• [What the exercise asks]
Extract the part of the listing that opens with its first line and closes with the line containing "72H68V81L77 90L99 94L117", both ends included, and reproduce it character for character. Leave any pictures out of your answer.

_ _ _ _ _ _ _

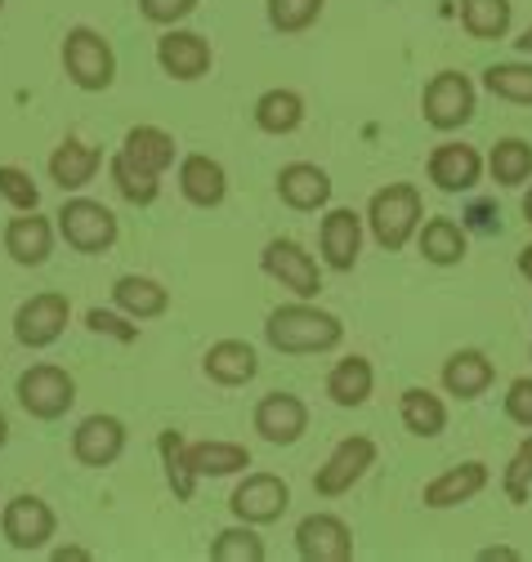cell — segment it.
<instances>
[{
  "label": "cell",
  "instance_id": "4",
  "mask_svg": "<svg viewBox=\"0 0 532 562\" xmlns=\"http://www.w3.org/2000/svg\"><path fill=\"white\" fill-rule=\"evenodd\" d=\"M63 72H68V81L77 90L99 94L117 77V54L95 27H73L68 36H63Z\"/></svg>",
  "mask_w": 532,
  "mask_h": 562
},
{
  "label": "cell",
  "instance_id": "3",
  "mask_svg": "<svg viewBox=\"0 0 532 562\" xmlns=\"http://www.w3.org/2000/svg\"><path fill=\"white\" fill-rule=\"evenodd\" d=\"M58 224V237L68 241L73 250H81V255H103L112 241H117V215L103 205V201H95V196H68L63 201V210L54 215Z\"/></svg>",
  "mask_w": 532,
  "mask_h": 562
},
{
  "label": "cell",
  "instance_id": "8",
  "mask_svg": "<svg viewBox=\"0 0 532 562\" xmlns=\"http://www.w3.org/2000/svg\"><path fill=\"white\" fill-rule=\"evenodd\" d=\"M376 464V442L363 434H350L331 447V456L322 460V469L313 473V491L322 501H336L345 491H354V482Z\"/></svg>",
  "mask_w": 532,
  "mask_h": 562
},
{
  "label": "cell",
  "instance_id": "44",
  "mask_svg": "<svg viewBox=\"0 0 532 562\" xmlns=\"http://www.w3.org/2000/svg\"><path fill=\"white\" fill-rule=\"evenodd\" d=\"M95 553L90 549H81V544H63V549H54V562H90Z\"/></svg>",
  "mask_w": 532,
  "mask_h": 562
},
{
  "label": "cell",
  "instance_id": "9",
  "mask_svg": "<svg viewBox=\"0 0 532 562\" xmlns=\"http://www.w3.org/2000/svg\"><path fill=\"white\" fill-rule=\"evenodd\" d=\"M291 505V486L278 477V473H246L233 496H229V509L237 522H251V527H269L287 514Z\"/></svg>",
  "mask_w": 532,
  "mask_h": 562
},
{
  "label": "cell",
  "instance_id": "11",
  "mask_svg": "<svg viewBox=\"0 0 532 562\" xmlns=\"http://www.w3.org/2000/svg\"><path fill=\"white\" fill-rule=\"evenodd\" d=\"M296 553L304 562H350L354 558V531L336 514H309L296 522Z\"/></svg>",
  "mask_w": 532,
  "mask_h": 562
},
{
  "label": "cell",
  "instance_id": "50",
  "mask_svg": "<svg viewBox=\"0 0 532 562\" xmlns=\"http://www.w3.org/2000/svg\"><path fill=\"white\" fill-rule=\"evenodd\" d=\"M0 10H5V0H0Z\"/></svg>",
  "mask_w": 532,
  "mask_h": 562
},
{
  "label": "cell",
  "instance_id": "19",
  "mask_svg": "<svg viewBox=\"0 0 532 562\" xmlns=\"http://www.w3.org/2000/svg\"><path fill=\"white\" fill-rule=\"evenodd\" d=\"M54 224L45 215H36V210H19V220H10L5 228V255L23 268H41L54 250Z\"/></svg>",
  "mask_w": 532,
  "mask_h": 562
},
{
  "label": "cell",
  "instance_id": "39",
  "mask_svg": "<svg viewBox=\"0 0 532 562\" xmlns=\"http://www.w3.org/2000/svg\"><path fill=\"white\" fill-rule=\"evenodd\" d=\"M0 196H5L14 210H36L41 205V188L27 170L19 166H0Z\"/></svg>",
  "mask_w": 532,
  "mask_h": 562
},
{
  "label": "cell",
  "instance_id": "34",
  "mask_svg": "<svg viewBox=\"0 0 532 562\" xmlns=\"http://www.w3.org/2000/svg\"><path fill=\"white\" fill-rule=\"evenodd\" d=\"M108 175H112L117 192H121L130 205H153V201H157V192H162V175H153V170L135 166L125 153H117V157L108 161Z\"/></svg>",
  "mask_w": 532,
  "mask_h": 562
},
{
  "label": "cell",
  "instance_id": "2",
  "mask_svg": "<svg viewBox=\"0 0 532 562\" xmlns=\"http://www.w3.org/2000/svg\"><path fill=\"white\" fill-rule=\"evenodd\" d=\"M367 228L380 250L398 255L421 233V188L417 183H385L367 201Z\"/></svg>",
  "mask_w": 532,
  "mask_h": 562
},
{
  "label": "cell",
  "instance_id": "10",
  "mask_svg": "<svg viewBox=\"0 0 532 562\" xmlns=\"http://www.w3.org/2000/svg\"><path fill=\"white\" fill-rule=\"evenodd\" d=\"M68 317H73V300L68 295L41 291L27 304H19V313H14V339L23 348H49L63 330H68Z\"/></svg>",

_ _ _ _ _ _ _

• [Solution for this task]
cell — segment it.
<instances>
[{
  "label": "cell",
  "instance_id": "4",
  "mask_svg": "<svg viewBox=\"0 0 532 562\" xmlns=\"http://www.w3.org/2000/svg\"><path fill=\"white\" fill-rule=\"evenodd\" d=\"M63 72H68V81L77 90L99 94L117 77V54L95 27H73L68 36H63Z\"/></svg>",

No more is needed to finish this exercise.